La propriété libre, comme l’homme libre, ressortit nécessairement à la juridiction publique. Au xiiie siècle, il est de règle que les œuvres de loi relatives aux fonds de terre doivent s’effectuer devant l’échevinage[3]. Sans doute, les cours foncières des seigneurs ne disparaissent pas, mais, pour donner pleine valeur aux actes qui ont été passés devant elles, pour les rendre exécutoires, il faut les faire enregistrer par l’échevinage ou par le conseil.
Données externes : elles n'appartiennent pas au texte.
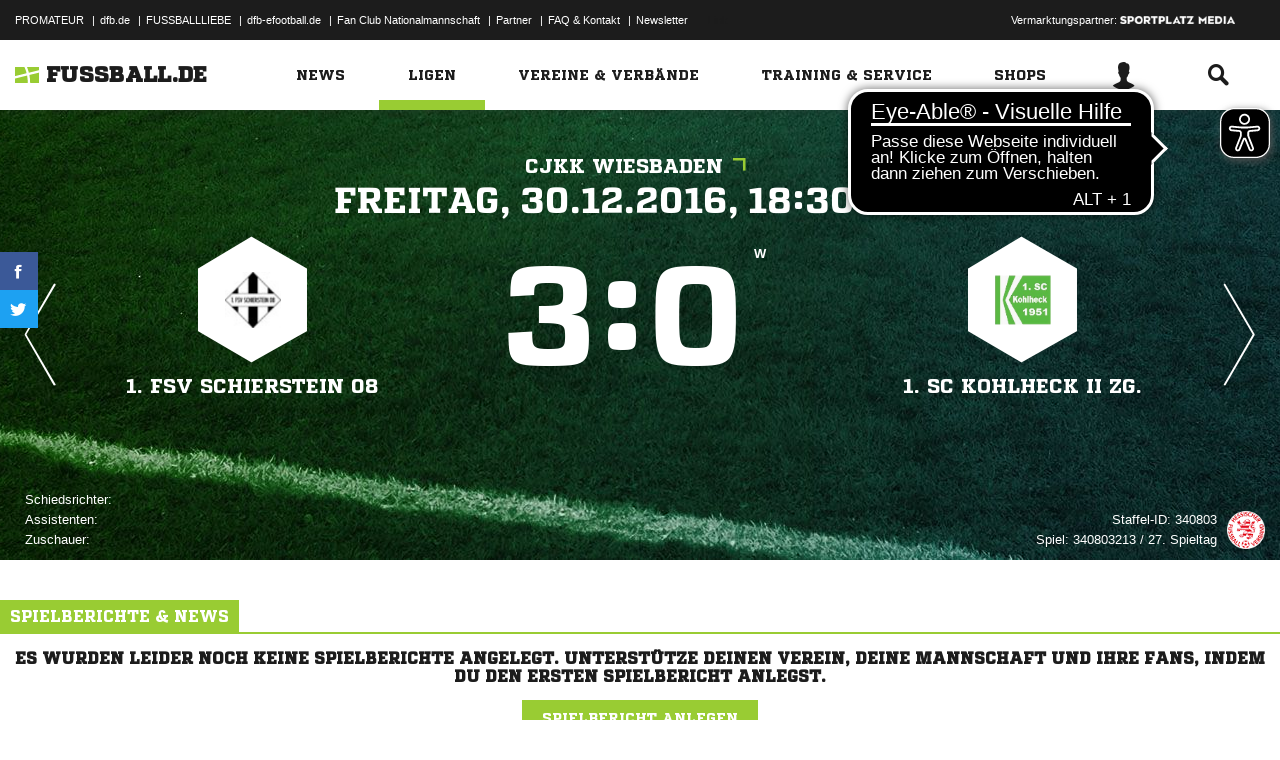

--- FILE ---
content_type: text/css; charset=UTF-8
request_url: https://www.fussball.de/export.fontface/-/id/ysqmpj71/type/css
body_size: 12
content:
@font-face {
	font-family: font-ysqmpj71;
	src: 
		url('//www.fussball.de/export.fontface/-/format/woff/id/ysqmpj71/type/font') format('woff'),
		url('//www.fussball.de/export.fontface/-/format/ttf/id/ysqmpj71/type/font') format('truetype');
}

.results-c-ysqmpj71 {
	font-family: font-ysqmpj71 !important;
}

--- FILE ---
content_type: text/css; charset=UTF-8
request_url: https://www.fussball.de/export.fontface/-/id/v5uz7o8s/type/css
body_size: 12
content:
@font-face {
	font-family: font-v5uz7o8s;
	src: 
		url('//www.fussball.de/export.fontface/-/format/woff/id/v5uz7o8s/type/font') format('woff'),
		url('//www.fussball.de/export.fontface/-/format/ttf/id/v5uz7o8s/type/font') format('truetype');
}

.results-c-v5uz7o8s {
	font-family: font-v5uz7o8s !important;
}

--- FILE ---
content_type: text/css; charset=UTF-8
request_url: https://www.fussball.de/export.fontface/-/id/2hgtophk/type/css
body_size: 13
content:
@font-face {
	font-family: font-2hgtophk;
	src: 
		url('//www.fussball.de/export.fontface/-/format/woff/id/2hgtophk/type/font') format('woff'),
		url('//www.fussball.de/export.fontface/-/format/ttf/id/2hgtophk/type/font') format('truetype');
}

.results-c-2hgtophk {
	font-family: font-2hgtophk !important;
}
D’ailleurs, à mesure qu’on avance dans le moyen âge, on observe que les villes rachètent les cours foncières, toutes les vieilles juridictions spéciales. Tous les fonds urbains, quelle qu’ait été leur nature primitive, quel que soit leur propriétaire actuel, relèvent donc de plus en plus complètement du tribunal communal. Seules les terres de mainmorte, bâtiments conventuels, aîtres d’églises, maisons claustrales, lui échappent[4]. Mais partout on voit les bourgeois prendre des mesures pour empêcher l’extension de ces biens de mainmorte[5]. De très bonne heure on stipule qu’en cas d’achat

  1. Viollet, Histoire du droit français, I, p. 577.
  2. Monum. de l’hist. du tiers état, I, p. 227. À Beauvais, le cens dû pour les tenures urbaines s’appelle la coutume (urbaine), expression tout à fait analogue à Weichbild. Labande, Beauvais, p. 168.
  3. « Li maires et li esquevin ont la connoissanche et le jugement de tous debas d’yretages et de possessions de le chité et vile, excepté che qui est tenus de fief, de quoy li jugemenz et le connoissanche n’en appartient point à aus. » Monum. de l’hist. du tiers état, I, p. 157.
  4. Cartulaire de Saint-Martin d’Ypres, p. 136. — Monum. de l’hist. du tiers état, I, p. 252. — Waitz, Urkunden, p. 40.
  5. Voyez, par exemple, Monum. de l’hist. du tiers état, I, p. 197. — Zeumer, Die deutschen Städtesteuern, p. 80 et suiv.